### Work instruction
Only the lines below from the one with "Die fertigen, frischen, knackigen Brote." through the one with "В Киеве легковушка врезалась в остановку" are to be written out, exactly and without any images.

### Input data
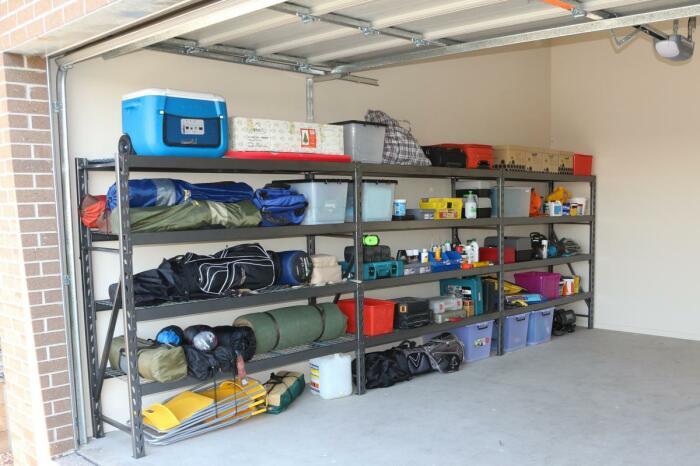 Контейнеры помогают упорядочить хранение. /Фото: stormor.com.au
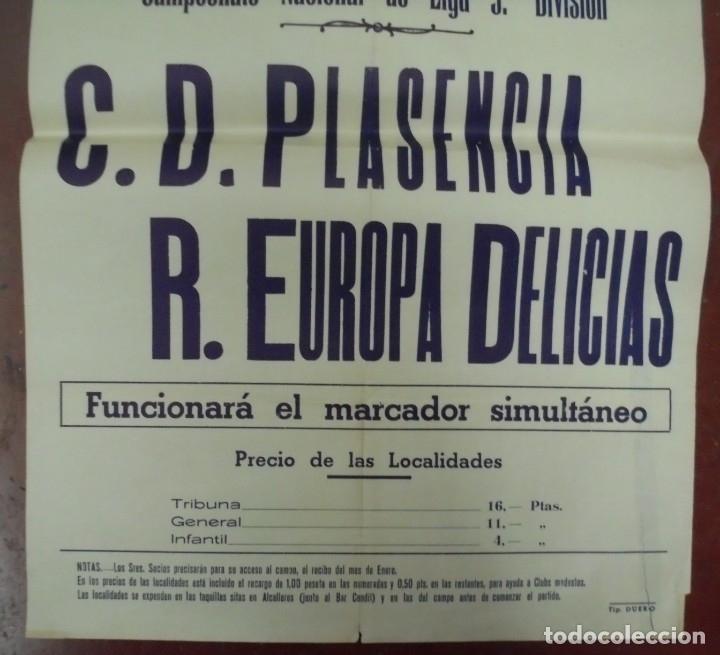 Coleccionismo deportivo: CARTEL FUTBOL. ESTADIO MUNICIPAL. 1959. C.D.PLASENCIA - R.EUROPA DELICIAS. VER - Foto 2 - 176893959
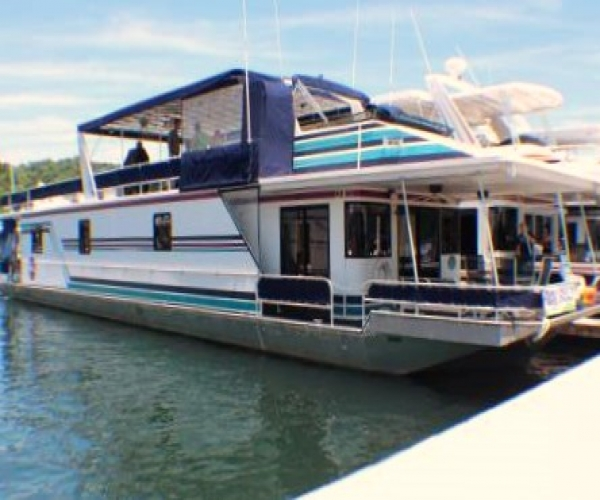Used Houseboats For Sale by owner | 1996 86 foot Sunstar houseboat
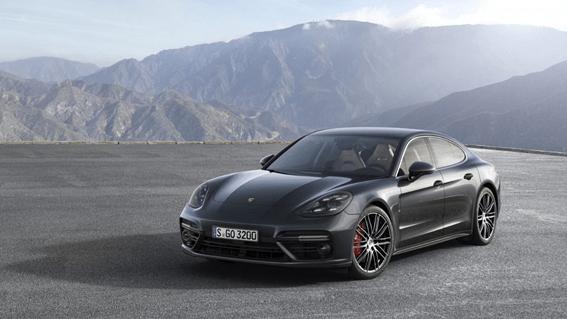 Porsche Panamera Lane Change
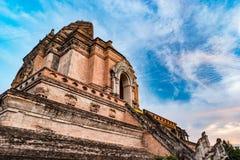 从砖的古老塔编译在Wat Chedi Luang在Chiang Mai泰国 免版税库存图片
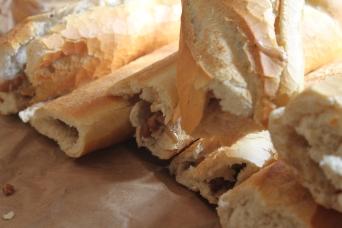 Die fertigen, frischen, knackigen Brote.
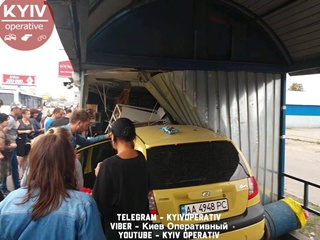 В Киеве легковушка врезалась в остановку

--

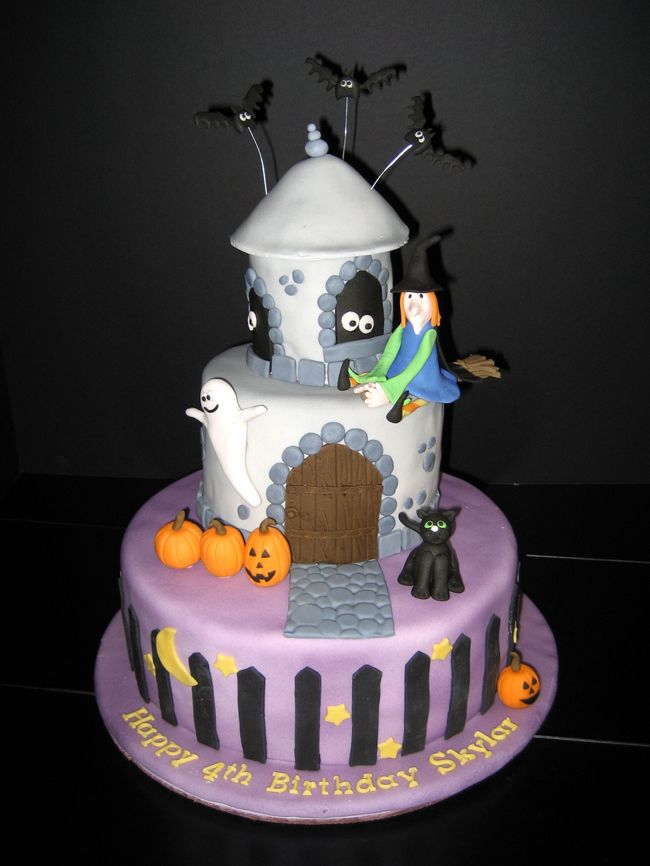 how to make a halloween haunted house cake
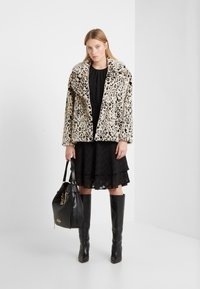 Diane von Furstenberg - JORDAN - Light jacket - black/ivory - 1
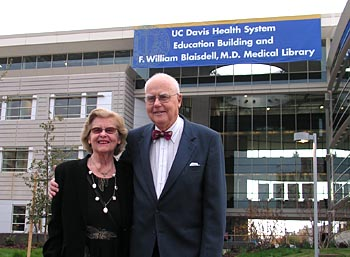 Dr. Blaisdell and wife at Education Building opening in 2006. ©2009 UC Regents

### Result of this exercise
 Die fertigen, frischen, knackigen Brote.
 В Киеве легковушка врезалась в остановку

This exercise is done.